AgentCode classifies every prompt by complexity and automatically picks the cheapest model that can handle it:
| Tier | Example Prompt | Model | Why |
|---|---|---|---|
| Light | "what does this function do" | Haiku | Fast, cheap — just reading and explaining |
| Medium | "write unit tests for app.py" | Sonnet | Needs to understand code and generate new code |
| Heavy | "refactor the entire auth system" | Opus | Multi-file, multi-step, architectural thinking |
The classification uses pattern matching on the input — words like "refactor", "migrate", "entire codebase" trigger heavy; "write", "create", "fix" trigger medium; "explain", "what is", "show me" trigger light.

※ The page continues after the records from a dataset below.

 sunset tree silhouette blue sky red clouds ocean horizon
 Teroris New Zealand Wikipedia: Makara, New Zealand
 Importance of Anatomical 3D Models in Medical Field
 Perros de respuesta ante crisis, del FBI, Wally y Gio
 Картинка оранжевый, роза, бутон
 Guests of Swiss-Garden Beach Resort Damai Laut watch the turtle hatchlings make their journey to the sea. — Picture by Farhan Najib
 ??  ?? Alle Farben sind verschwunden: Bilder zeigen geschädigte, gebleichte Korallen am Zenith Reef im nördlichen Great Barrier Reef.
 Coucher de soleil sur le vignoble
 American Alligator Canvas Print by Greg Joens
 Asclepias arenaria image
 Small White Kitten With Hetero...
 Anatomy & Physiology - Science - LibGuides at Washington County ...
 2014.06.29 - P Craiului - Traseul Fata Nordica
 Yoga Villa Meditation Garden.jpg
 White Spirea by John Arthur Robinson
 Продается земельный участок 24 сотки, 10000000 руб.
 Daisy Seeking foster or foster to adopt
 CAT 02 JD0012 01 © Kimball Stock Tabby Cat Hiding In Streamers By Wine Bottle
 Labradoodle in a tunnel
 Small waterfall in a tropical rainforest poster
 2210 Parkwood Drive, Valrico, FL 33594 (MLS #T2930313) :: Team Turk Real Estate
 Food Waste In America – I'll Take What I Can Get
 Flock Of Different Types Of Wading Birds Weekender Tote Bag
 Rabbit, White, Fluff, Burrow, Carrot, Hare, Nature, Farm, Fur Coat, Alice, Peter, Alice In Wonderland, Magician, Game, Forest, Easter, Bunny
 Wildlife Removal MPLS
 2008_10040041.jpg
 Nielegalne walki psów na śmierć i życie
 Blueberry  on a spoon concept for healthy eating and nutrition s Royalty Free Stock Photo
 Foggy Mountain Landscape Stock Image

def classify_complexity(user_input):
text = user_input.lower()
heavy_score = sum(1 for p in HEAVY_PATTERNS if re.search(p, text))
medium_score = sum(1 for p in MEDIUM_PATTERNS if re.search(p, text))
if heavy_score >= 2:
return "heavy"
elif medium_score >= 1:
return "medium"
else:
return "light"
Simple, transparent, and saves real money. You can always override with /model if you disagree with the routing.
Streaming: The UX Difference
The first version waited for the full LLM response before showing anything. You'd stare at a blank terminal for 5-10 seconds. Adding streaming was a night-and-day improvement.
The tricky part with streaming in an agentic loop: the LLM can return text AND tool calls in the same response. Text tokens arrive one at a time, but tool call arguments arrive as fragments that need to be assembled.
def process_stream(stream):
full_text = ""
tool_calls_acc = {}
for chunk in stream:
delta = chunk.choices[0].delta
# Text tokens — print immediately
if delta.content:
print(delta.content, end="", flush=True)
full_text += delta.content
# Tool call fragments — accumulate silently
if delta.tool_calls:
for tc_delta in delta.tool_calls:
idx = tc_delta.index
if idx not in tool_calls_acc:
tool_calls_acc[idx] = {"id": "", "name": "", "arguments": ""}
if tc_delta.function.arguments:
tool_calls_acc[idx]["arguments"] += tc_delta.function.arguments
return full_text, tool_calls_acc
Text streams to the screen in real-time. Tool calls assemble in the background. The user sees words appearing instantly while the agent figures out what to do next.
Multi-Model Support
AgentCode uses LiteLLM as an abstraction layer. This means I write one set of tool definitions in OpenAI's format, and LiteLLM translates them to whatever the provider expects.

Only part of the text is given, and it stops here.